You program the code, debug it, it works. You even have an automated test that proves the code works. You’re protected forever from the bug!

Let’s look at a simple example. In my ever-persisting demo app, when you enter an entry, it stores the data it in the database.

Registration application window

And it works, trust me. Here’s a test for it.

Automated test in playwright

This is a Playwright test, in javascript, that enters all the details, checks the “agree to terms” checkbox, clicks the submit button, navigages to a thank-you page, and goes to the database, to check the last entry contains the entered details.

FAIL!

When will the test fail? Two cases, whenever there’s a crash, that causes the test to fail. Or when someone tries to change the functionality. And, that’s the point of automation, really – to find bugs, right?
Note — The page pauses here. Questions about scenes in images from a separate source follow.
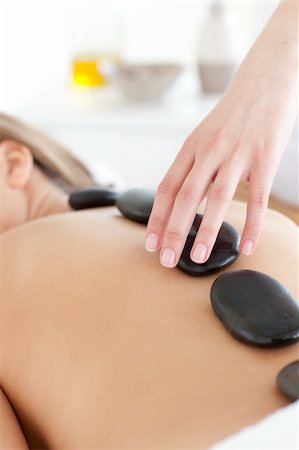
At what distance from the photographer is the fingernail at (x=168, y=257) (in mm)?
874

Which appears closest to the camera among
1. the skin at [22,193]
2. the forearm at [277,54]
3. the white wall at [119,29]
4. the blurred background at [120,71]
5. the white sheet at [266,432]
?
the white sheet at [266,432]

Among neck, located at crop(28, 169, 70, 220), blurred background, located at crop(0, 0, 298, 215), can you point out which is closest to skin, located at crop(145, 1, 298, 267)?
neck, located at crop(28, 169, 70, 220)

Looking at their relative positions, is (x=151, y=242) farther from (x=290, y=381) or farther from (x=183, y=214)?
(x=290, y=381)

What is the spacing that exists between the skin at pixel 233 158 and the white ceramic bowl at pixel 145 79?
1.67 m

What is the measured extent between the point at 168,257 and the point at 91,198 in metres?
0.41

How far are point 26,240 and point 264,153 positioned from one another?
375 millimetres

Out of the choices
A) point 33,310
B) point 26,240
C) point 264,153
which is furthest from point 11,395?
point 264,153

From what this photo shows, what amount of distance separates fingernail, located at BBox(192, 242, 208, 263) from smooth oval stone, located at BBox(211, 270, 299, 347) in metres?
0.04

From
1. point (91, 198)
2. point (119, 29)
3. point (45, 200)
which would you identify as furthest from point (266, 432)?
point (119, 29)

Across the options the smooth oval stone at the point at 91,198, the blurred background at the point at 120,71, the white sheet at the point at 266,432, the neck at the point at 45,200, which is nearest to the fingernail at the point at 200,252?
the white sheet at the point at 266,432

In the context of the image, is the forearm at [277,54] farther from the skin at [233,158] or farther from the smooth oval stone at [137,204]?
the smooth oval stone at [137,204]

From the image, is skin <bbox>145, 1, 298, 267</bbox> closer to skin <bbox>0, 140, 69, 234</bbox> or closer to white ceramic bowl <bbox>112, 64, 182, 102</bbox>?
skin <bbox>0, 140, 69, 234</bbox>

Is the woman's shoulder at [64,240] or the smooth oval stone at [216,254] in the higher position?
the smooth oval stone at [216,254]

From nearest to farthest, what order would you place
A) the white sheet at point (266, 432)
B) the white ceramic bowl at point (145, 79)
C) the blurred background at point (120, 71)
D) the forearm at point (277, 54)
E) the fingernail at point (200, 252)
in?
the white sheet at point (266, 432) → the fingernail at point (200, 252) → the forearm at point (277, 54) → the blurred background at point (120, 71) → the white ceramic bowl at point (145, 79)
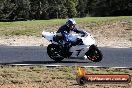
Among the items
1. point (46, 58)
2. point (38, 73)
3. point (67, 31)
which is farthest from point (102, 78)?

Well, not completely. Automated tests alert us that something that worked before, doesn’t now. It could be a bug.

However, think about that workflow I described. There’s code, and then, there’s a test that proves that code works. I deliberately wrote that automated test to prove my code works.
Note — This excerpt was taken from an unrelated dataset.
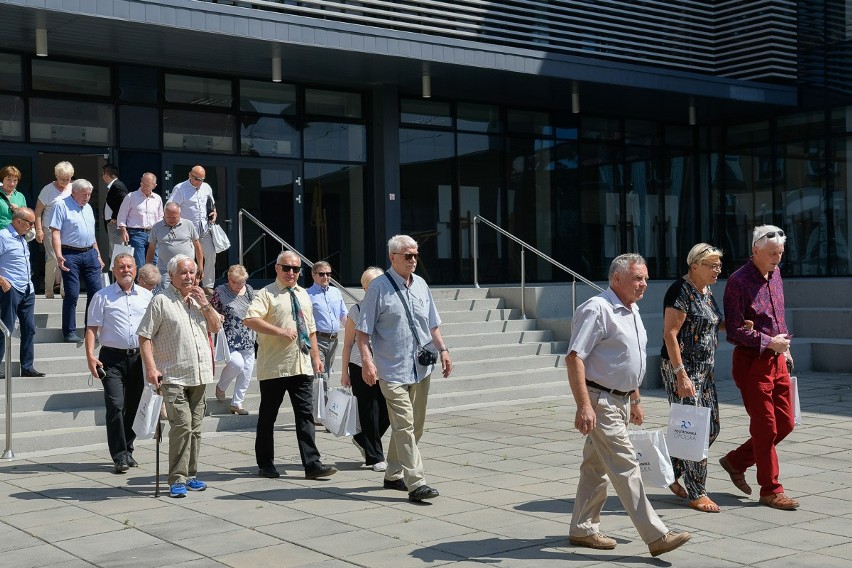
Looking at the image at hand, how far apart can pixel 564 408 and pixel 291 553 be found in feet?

I was not looking for a bug when I wrote the test. That’s good, because I didn’t find one. But like the saying goes, testing doesn’t confirm the abscense of bugs. It just means I haven’t discovered them yet.

In my case, this scenario works as I expect it to.

Finding bugs, means I go looking for them. And automated tests prove something works, not the other way around.

Ok, potato, tomato.

Many organizations reduce the role of testers, sometimes even get rid of them completely, replacing them with automation and developer tests. They do that under the assumption that the automated tests keep quality at the same level, at least, as when they had testers around.

However, that level of quality depends (among others) on two main things – validation that the product works, and exploration to learn more about what works and what doesn’t.

Automation can help with the first, but for the second, you need a human. Someone who can design a net, throw it, look for weird ripples they see, and catch the fish. I mean bugs.

Expecting automated tests to find bugs, is both wrong and risky. Automation works well, for any scenario that is expected to work. But with the complex systems that we have today, it will not be enough to even do that.

Automation is great. Expecting it to find bugs? We’re setting ourselves up for disappointment.